La délégation française apporte son soutien au projet de résolution, qui va être mis aux voix et qui tend à proroger le mandat de la Mission de police civile des Nations Unies en Haïti (MIPONUH) jusqu’au 30 novembre 1999.

Les raisons qui nous conduisent à soutenir fermement cette prorogation sont les suivantes.

La MIPONUH, sous l’impulsion du Représentant du Secrétaire général, M. Harston, dont nous tenons à saluer ici une fois encore la compétence et la rigueur, a obtenu des résultats techniques significatifs sur le terrain, mais qui restent malheureusement, aujourd’hui encore, inachevés. Ces résultats, ainsi que l’investissement fait par la communauté internationale à Haïti depuis plusieurs années, méritent d’être préservés.

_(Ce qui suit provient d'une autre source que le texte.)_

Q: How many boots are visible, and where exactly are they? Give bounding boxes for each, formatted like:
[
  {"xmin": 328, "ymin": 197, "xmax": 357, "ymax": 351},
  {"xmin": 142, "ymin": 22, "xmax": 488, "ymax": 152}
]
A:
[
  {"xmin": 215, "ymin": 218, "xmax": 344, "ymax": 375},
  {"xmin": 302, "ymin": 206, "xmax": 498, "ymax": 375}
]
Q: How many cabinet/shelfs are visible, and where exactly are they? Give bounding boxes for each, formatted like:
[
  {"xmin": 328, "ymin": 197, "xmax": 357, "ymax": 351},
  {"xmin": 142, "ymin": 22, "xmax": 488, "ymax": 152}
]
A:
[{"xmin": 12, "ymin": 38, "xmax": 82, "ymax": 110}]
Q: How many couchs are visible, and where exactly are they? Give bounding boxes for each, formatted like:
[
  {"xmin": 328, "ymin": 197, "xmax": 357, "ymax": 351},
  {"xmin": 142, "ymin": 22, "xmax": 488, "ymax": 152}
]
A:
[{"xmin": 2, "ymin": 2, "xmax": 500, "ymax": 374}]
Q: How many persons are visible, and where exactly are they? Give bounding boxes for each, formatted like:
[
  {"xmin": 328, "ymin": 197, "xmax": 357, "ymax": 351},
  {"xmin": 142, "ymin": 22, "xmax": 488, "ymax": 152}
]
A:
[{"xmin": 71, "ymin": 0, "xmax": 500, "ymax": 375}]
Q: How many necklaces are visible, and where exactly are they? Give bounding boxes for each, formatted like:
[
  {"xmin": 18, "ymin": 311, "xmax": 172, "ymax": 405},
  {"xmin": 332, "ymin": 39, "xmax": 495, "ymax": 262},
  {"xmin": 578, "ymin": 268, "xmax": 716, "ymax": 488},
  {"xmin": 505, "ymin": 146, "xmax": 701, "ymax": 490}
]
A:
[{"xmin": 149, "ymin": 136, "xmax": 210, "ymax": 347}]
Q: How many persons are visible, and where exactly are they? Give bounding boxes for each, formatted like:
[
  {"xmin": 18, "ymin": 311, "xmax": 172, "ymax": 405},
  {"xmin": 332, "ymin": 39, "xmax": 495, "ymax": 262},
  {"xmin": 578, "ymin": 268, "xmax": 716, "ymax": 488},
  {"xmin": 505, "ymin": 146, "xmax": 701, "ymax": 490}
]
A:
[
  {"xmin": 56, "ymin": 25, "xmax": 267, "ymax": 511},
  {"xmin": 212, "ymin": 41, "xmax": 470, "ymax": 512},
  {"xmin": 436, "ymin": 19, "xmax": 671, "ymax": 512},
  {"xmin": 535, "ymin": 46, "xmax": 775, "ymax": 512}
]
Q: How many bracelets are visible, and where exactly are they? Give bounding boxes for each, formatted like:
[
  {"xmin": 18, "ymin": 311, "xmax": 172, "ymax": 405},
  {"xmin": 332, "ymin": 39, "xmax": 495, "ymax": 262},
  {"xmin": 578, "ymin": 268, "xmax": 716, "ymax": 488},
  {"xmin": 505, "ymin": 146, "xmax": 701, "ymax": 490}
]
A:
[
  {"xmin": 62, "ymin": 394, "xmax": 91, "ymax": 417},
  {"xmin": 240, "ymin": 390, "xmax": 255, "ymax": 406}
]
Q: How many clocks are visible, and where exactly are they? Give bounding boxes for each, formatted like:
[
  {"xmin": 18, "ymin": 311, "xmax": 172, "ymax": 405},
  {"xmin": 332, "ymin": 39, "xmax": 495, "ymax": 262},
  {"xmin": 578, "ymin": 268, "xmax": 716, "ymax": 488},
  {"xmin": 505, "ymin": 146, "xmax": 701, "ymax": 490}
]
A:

La Police nationale haïtienne est aujourd’hui une des institutions de l’Etat qui peut assumer sa mission. La présence de la MIPONUH, à côté des actions de coopération bilatérales et multilatérales, constitue, dans un contexte politique encore fragile, un contrepoids important à des dérives toujours possibles. Les risques existent et s’inscrivent dans l’expansion du trafic des drogues, des menaces de violation des droits de l’homme ou des tentatives éventuelles de récupération des forces de police par telle ou telle faction politique.

La France partage le souci exprimé par un certain nombre de pays de mettre progressivement fin aux activités de la Mission de police civile des Nations Unies en Haïti (MIPONUH) et de transférer la gestion de cette mission dans un autre cadre. Il est clair cependant que cette transition doit être organisée et se faire dans le temps afin de ne pas porter atteinte aux résultats obtenus jusqu’à présent. Il convient de ne pas compromettre les efforts que déploie Haïti pour renforcer ses institutions. Nous devons donc préserver en la matière une approche pragmatique.

Nous nous félicitons que le projet de résolution présenté demande explicitement au Secrétaire général de faire des recommandations dès la mi-1999 pour la mise en place du mécanisme qui pourrait succéder à la MIPONUH.

Afin de permettre la réussite de l’achèvement du mandat de la MIPONUH l’an prochain et la mise en place d’une assistance renforcée d’autres structures des Nations Unies en Haïti, nous nous associons pleinement à l’appel qu’adresse le Secrétaire général aux responsables gouvernementaux et aux dirigeants politiques haïtiens pour qu’ils mettent fin à leurs différends stériles et qu’ils trouvent une solution à la crise politique actuelle. Nous ne pouvons que déplorer à cet égard que le blocage de la situation politique sur place continue à empêcher la mise en place d’une véritable politique de développement, affaiblisse l’administration haïtienne, empêche le démarrage d’un véritable processus de décentralisation et ralentisse la mise en oeuvre des réformes structurelles pourtant indispensables.